Sequencing of the Huntiella bhutanensis libraries yielded 35 886 298 raw reads with an average length of 101 bases. Trimming and quality control left 35 822 293 reads with an average length of 96 bases. The assembled nuclear genome of H. bhutanensis had a size of 26.77 Mb with an average coverage of 126X. This assembly had 448 scaffolds larger than 500 bases, an N50 value of 201 808 bases and an approximate GC content of 47.9 %. Web AUGUSTUS predicted 7 261 ORFs. This corresponded to an average gene density of 279 ORFs/Mb. The BUSCO analysis for this assembly also indicated a high level of completeness.
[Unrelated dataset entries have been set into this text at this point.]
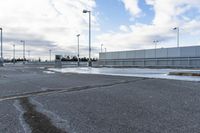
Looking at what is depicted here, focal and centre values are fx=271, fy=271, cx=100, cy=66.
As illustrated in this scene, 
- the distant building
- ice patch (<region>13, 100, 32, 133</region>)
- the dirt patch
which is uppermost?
the distant building

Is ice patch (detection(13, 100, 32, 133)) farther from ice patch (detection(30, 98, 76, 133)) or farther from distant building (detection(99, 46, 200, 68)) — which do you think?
distant building (detection(99, 46, 200, 68))

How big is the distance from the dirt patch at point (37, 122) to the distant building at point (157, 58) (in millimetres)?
34781

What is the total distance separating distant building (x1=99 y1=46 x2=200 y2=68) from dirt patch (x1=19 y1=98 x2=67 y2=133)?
3478cm

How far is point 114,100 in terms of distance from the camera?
9.22 m

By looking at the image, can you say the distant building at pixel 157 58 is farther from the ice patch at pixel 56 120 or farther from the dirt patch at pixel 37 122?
the dirt patch at pixel 37 122

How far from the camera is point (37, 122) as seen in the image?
6.06 m

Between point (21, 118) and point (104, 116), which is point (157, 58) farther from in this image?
point (21, 118)

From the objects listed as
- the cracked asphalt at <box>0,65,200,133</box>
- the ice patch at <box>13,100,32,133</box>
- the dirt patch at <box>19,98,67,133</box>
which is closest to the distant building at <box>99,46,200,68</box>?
the cracked asphalt at <box>0,65,200,133</box>

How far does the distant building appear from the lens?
40125mm

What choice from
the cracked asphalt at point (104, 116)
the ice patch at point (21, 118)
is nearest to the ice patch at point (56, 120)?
the cracked asphalt at point (104, 116)

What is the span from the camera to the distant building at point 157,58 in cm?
4012

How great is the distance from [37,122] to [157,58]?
4114cm

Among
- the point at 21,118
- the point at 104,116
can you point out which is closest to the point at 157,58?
the point at 104,116

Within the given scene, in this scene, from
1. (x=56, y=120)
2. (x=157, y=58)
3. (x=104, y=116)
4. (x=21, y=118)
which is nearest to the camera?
(x=56, y=120)
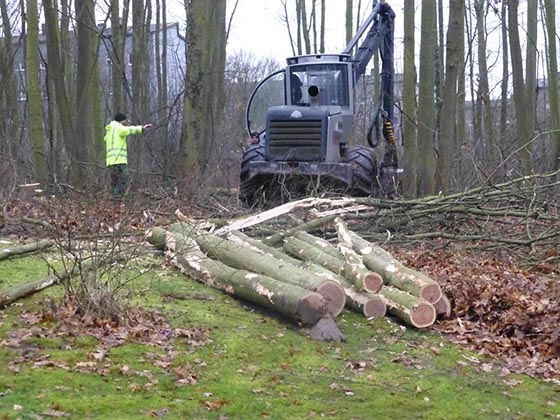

Out of the 1438 fungal BUSCO groups searched, the genome contained 1315 (91.4 %) complete single copy BUSCOs, 62 (4.3 %) complete duplicated BUSCOs, 52 (3.6 %) fragmented BUSCOs and only nine (< 1 %) missing BUSCO orthologs.

The genome of H. bhutanensis is about 5 Mb smaller than that of its phylogenetically-close relative H. omanensis and possesses 1 134 fewer genes (van der Nest). However, the genome assemblies of H. bhutanensis and H. moniliformis are more similar, at 25.4 Mb and 26.7 Mb with 6832 and 7261 ORFs, respectively (van der Nest). The genome sequence of H. bhutanensis will serve as an essential resource in future genome comparisons between species of this genus and will aid in the characterization of their lifestyles, sexual cycles, and other key aspects of their biology.